====== Given records ======
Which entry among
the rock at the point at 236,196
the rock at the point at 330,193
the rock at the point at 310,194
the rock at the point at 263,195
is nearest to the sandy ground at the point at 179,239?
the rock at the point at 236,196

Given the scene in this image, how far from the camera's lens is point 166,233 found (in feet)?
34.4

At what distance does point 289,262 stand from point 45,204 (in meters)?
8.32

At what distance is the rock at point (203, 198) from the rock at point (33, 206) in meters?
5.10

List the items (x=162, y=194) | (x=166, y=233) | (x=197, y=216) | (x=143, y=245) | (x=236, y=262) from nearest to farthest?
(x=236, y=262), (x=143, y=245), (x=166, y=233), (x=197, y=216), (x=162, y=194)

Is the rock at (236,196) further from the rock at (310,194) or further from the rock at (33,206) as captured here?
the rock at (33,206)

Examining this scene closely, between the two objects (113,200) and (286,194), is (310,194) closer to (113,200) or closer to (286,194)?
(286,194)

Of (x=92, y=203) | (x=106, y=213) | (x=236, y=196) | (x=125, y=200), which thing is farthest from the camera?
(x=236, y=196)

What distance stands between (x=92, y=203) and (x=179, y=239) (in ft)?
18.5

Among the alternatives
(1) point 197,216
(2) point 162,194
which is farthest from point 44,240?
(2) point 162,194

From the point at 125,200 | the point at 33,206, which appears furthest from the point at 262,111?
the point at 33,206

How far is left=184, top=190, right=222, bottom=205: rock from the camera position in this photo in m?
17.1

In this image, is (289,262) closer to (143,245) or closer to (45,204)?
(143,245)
======
====== Given records ======
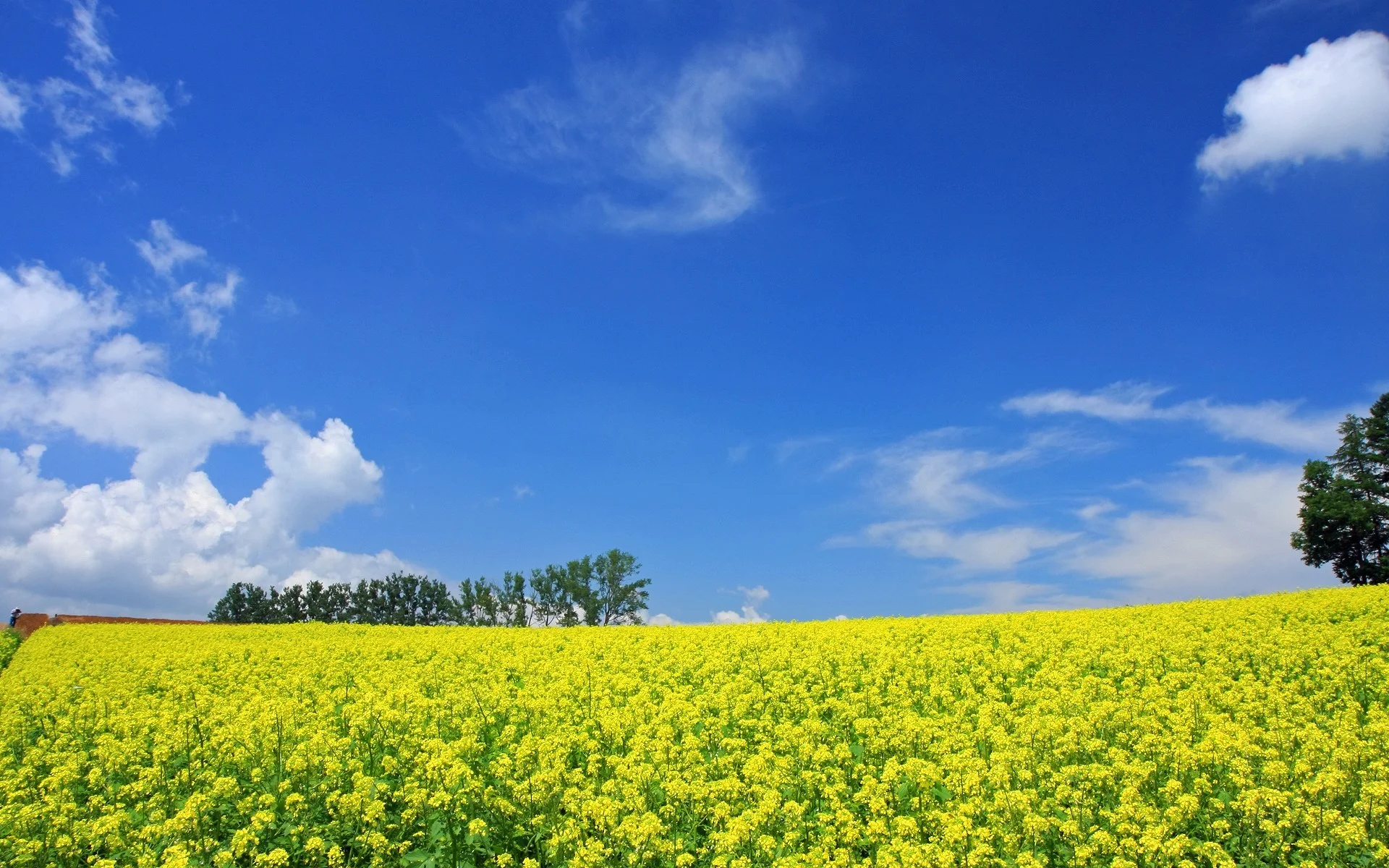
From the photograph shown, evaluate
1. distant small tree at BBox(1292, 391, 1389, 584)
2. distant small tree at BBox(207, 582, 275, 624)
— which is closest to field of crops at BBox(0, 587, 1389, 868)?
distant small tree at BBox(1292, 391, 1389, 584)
======
Task to carry out: List every line above that contains the word "meters", copying each one in full. Case counts.

Output below:
At what distance does point 289,262 stand from point 45,204 (in meters)?
At what distance is the rock at point (203, 198) from the rock at point (33, 206) in meters?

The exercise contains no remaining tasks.